**Goal:**
Collect each line of the rows below that contains the string "smartphone". Case counts.

**** Records shown

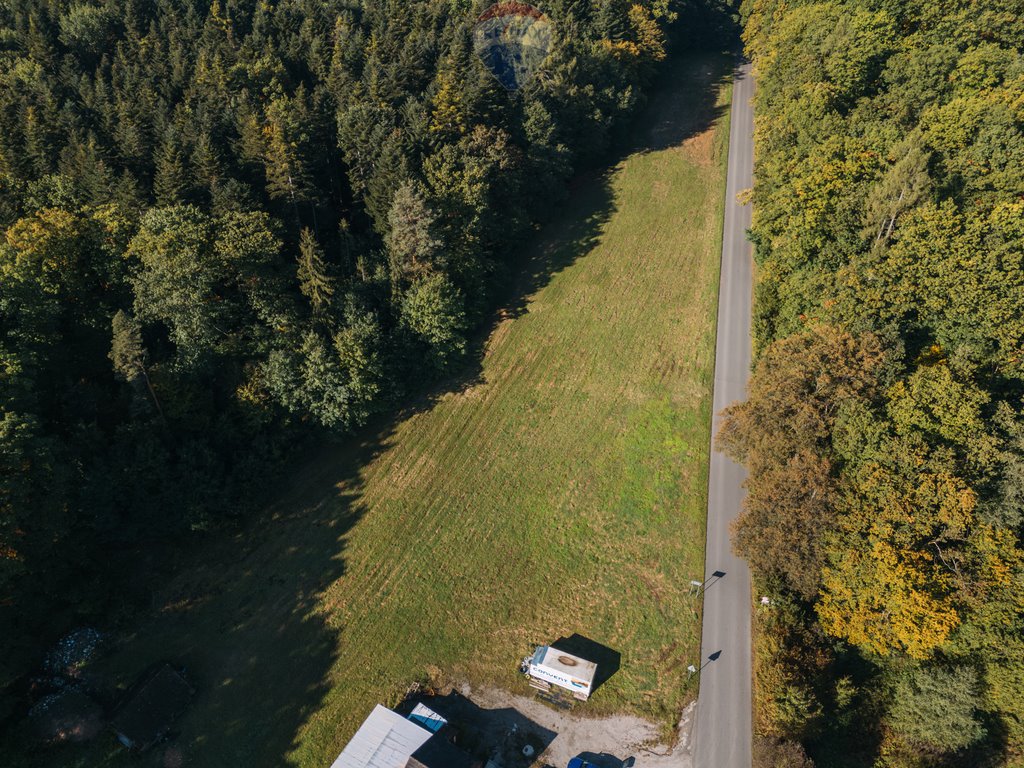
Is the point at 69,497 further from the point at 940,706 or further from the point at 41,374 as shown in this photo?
the point at 940,706

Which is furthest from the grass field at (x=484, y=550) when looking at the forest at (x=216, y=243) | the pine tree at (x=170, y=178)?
the pine tree at (x=170, y=178)

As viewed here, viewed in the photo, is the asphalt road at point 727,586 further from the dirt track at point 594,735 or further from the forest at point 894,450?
the forest at point 894,450

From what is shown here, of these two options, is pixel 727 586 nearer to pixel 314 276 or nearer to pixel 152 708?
pixel 152 708

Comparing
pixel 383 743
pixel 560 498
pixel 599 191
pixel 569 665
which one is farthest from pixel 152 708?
pixel 599 191

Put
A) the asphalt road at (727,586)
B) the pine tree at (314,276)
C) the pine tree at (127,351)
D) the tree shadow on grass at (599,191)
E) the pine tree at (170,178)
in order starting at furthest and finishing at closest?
the tree shadow on grass at (599,191)
the pine tree at (170,178)
the pine tree at (314,276)
the pine tree at (127,351)
the asphalt road at (727,586)

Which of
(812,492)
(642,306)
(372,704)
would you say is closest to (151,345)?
(372,704)

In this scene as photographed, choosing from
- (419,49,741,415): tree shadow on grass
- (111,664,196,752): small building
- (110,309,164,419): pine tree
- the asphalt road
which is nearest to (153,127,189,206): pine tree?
(110,309,164,419): pine tree

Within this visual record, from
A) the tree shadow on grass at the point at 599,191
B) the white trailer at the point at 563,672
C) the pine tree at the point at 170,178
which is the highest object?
the pine tree at the point at 170,178
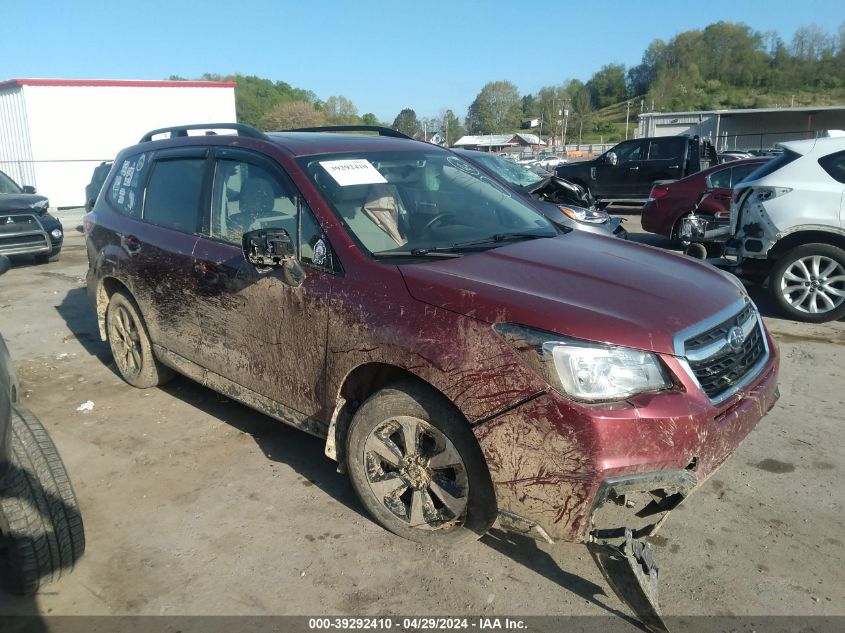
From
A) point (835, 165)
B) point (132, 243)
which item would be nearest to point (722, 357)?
point (132, 243)

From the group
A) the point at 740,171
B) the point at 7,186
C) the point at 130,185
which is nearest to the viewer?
the point at 130,185

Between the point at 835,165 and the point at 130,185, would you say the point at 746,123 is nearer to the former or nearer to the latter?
the point at 835,165

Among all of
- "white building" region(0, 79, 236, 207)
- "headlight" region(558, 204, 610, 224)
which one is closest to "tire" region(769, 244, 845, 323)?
"headlight" region(558, 204, 610, 224)

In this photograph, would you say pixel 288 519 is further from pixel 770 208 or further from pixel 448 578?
pixel 770 208

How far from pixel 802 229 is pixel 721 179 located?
506 cm

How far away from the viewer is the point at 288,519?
343 cm

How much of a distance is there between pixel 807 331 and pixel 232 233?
546 centimetres

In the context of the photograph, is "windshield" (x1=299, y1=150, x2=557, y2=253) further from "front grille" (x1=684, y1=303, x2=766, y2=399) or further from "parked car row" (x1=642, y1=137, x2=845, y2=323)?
"parked car row" (x1=642, y1=137, x2=845, y2=323)

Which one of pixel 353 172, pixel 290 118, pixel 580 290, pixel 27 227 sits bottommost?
pixel 27 227

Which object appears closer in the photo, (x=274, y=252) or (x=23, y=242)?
(x=274, y=252)

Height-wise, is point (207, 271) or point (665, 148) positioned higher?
point (665, 148)

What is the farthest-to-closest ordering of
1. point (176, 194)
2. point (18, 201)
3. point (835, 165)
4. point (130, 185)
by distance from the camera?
1. point (18, 201)
2. point (835, 165)
3. point (130, 185)
4. point (176, 194)

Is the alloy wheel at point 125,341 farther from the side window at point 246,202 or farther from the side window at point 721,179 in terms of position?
the side window at point 721,179

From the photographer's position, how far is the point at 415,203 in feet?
12.3
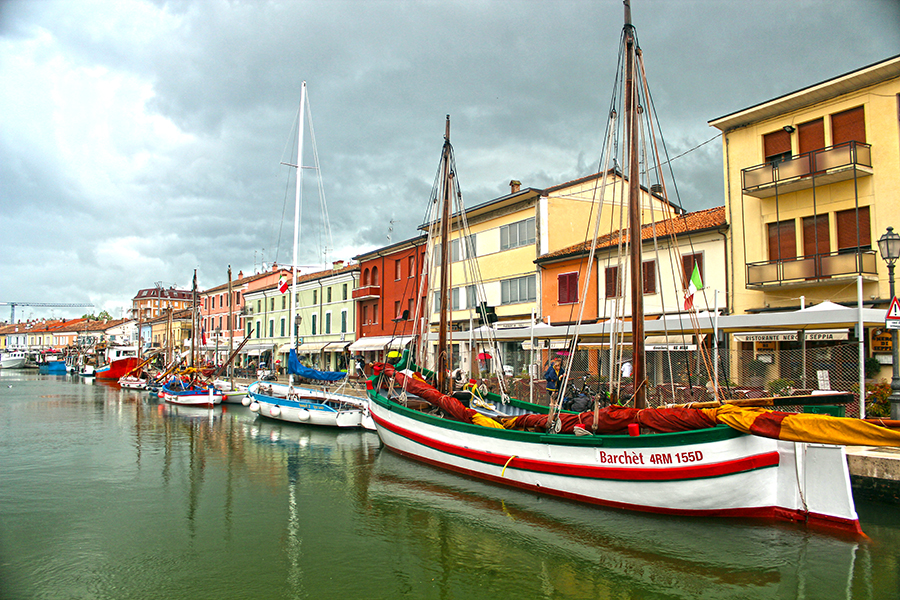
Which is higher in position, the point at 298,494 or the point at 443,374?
the point at 443,374

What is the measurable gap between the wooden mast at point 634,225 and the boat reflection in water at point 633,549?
2.75 metres

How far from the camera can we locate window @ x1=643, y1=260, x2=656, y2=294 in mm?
24398

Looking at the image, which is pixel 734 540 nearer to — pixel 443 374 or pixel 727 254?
pixel 443 374

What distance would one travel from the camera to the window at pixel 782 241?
2053cm

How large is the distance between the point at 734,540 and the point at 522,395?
38.5 ft

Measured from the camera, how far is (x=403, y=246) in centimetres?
4081

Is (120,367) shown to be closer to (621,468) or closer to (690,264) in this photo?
(690,264)

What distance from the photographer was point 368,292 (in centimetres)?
4409

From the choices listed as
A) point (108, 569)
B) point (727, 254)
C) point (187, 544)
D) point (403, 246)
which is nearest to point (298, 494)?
point (187, 544)

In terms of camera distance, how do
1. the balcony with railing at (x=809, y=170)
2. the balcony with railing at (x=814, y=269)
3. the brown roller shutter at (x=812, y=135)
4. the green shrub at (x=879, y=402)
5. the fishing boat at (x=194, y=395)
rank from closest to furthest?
the green shrub at (x=879, y=402)
the balcony with railing at (x=814, y=269)
the balcony with railing at (x=809, y=170)
the brown roller shutter at (x=812, y=135)
the fishing boat at (x=194, y=395)

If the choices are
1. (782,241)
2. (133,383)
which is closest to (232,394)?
(133,383)

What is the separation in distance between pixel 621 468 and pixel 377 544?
4.81m

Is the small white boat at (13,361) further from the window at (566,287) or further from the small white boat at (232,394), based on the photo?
the window at (566,287)

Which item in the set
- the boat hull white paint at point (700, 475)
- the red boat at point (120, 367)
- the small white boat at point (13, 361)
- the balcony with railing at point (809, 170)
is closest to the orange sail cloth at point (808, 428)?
the boat hull white paint at point (700, 475)
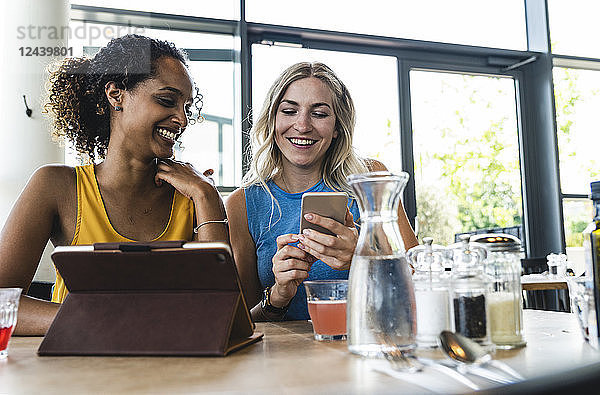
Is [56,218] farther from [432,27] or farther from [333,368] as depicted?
[432,27]

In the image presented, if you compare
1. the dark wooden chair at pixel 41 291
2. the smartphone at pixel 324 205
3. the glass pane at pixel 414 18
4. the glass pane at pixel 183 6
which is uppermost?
the glass pane at pixel 414 18

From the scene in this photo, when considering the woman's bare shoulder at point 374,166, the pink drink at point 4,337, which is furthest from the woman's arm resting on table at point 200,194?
the pink drink at point 4,337

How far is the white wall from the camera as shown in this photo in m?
3.23

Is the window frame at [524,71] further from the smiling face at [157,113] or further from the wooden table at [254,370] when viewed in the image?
the wooden table at [254,370]

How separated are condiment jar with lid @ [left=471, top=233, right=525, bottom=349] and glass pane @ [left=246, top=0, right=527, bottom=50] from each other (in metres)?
3.82

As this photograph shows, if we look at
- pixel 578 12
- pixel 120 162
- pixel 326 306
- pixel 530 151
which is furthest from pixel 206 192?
pixel 578 12

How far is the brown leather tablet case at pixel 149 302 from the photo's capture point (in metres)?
0.84

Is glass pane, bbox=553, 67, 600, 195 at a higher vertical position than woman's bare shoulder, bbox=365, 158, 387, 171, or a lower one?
higher

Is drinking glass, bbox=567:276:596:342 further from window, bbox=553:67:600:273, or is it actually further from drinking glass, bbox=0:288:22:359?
window, bbox=553:67:600:273

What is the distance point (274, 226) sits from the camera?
1.86 m

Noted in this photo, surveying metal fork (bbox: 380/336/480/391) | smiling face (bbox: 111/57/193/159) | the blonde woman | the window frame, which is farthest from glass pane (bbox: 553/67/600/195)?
metal fork (bbox: 380/336/480/391)

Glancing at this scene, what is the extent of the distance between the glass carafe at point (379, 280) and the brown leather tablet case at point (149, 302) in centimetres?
Answer: 19

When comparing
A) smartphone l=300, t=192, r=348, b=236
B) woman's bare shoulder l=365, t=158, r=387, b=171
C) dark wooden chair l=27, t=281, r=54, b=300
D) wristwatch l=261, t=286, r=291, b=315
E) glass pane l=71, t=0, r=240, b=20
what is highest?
glass pane l=71, t=0, r=240, b=20

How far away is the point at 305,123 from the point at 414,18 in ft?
11.3
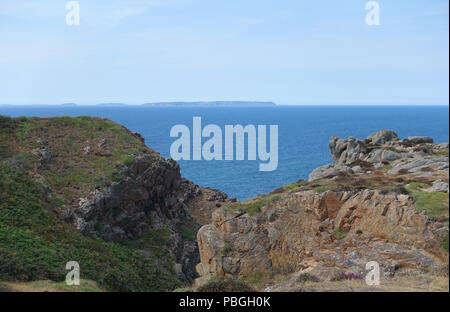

********

**Written response:**
2. the smartphone at pixel 324 205
A) smartphone l=300, t=192, r=348, b=236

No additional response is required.